Gearing Up for 2023 Part II: Implementing the NIH Data Management and Sharing Policy
Sequels are all the rage these days. I figure if Marvel can make endless “Avengers” movies, I could start making blog sequels. Back in the beginning of the year, I wrote Part I of this blog series about how NIH is working to implement the new NIH Data Management and Sharing Policy (DMS Policy). I mentioned at that time that additional resources were forthcoming.
I should note that when we started to receive comments on what was to become the NIH DMS Policy, one thing in particular stood out to us. Many commentors told us it would be helpful to have clear information on how to protect the privacy and respect the autonomy of participants when sharing data. Now, we all know that cliffhangers build anticipation, so without further delay, I want to share with you some of the tools NIH has been working on to answer that call.
First, if you have seen the Avengers movies, you likely will have noticed that they tend to introduce a new villain that the team needs to battle with either new tools (think of OSP with Thor’s Stormbreaker axe) or the help of new superheroes like Captain Marvel. While not exactly a new villain, the lack of consistent consent language to facilitate secondary research with data and biospecimens is certainly a challenge many of our stakeholders have raised and one that we thought we could help address.

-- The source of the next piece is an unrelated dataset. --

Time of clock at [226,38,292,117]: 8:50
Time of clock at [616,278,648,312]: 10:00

NIH has a long history of developing consent language and, as such, our team worked across the agency – and with you! – to develop a new resource that shares best practices for developing informed consents to facilitate data/biospecimen storage and sharing for future use. It also provides modifiable sample language that investigators and IRBs can use to assist in the clear communication of potential risks and benefits associated with data/biospecimen storage and sharing. In developing this resource, we engaged with key federal partners, as well as scientific societies and associations. Importantly, we also considered the 102 comments from stakeholders in response to a RFI that we issued in 2021.
As for our second resource, we are requesting public comment on protecting the privacy of research participants when data is shared. I think I need to be upfront and acknowledge that we have issued many of these types of requests over the last several months and NIH understands the effort that folks take to thoughtfully respond. With that said, we think the research community will greatly benefit from this resource and we want to hear your thoughts on whether it hits the mark or needs adjustment.

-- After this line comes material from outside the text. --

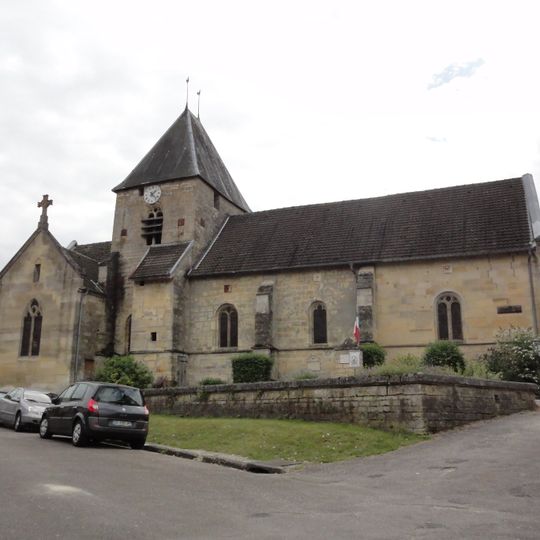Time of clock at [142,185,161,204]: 1:22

When reviewing the document, please bear in mind that the main purpose is to provide researchers with information on:
- Operational Principles for Protecting Participant Privacy when Sharing Scientific Data
- Best Practices for Protecting Participant Privacy when Sharing Scientific Data
- Points to Consider for Designating Scientific Data for Controlled Access
Comments on the draft will be accepted until June 27, 2022, full information and how to submit a comment can be found here.

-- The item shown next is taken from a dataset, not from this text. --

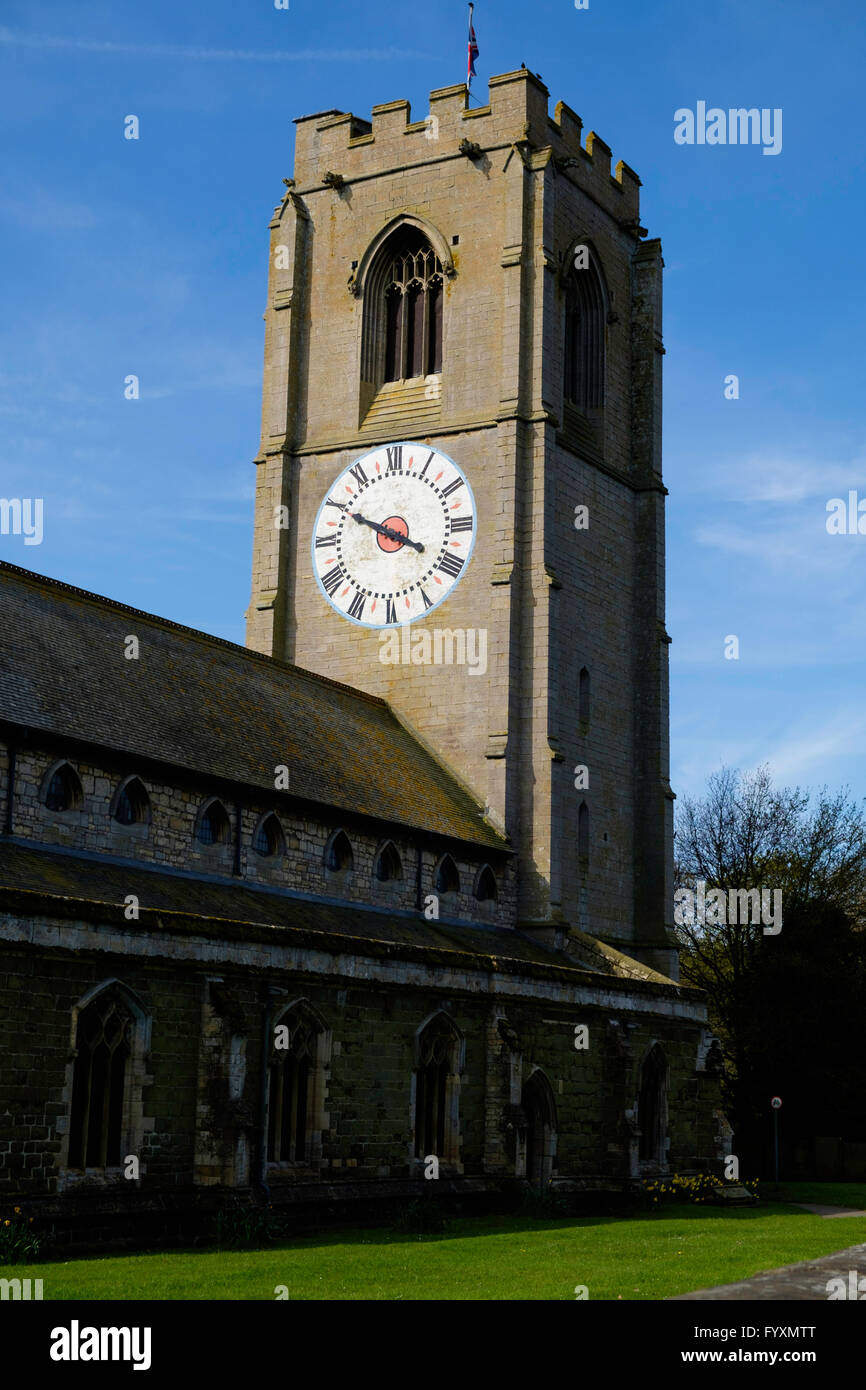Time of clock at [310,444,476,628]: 3:49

Finally, every sequel needs a twist ending! In November 2021, NIH published a request for comments on the future directions of the NIH Genomic Data Sharing Policy. We are still reviewing the many points and perspectives that were raised, but while we consider next steps, the comments we received are now available on the OSP website. Okay, so maybe that twist wasn’t as big as, say, Darth Vader revealing he is (spoiler alert) Luke’s father in The Empire Strikes Back, but it’s still pretty good for the science policy world.
With a little more than half a year left until the implementation date of the NIH DMS Policy, we will continue to provide updates and resources over the next several months.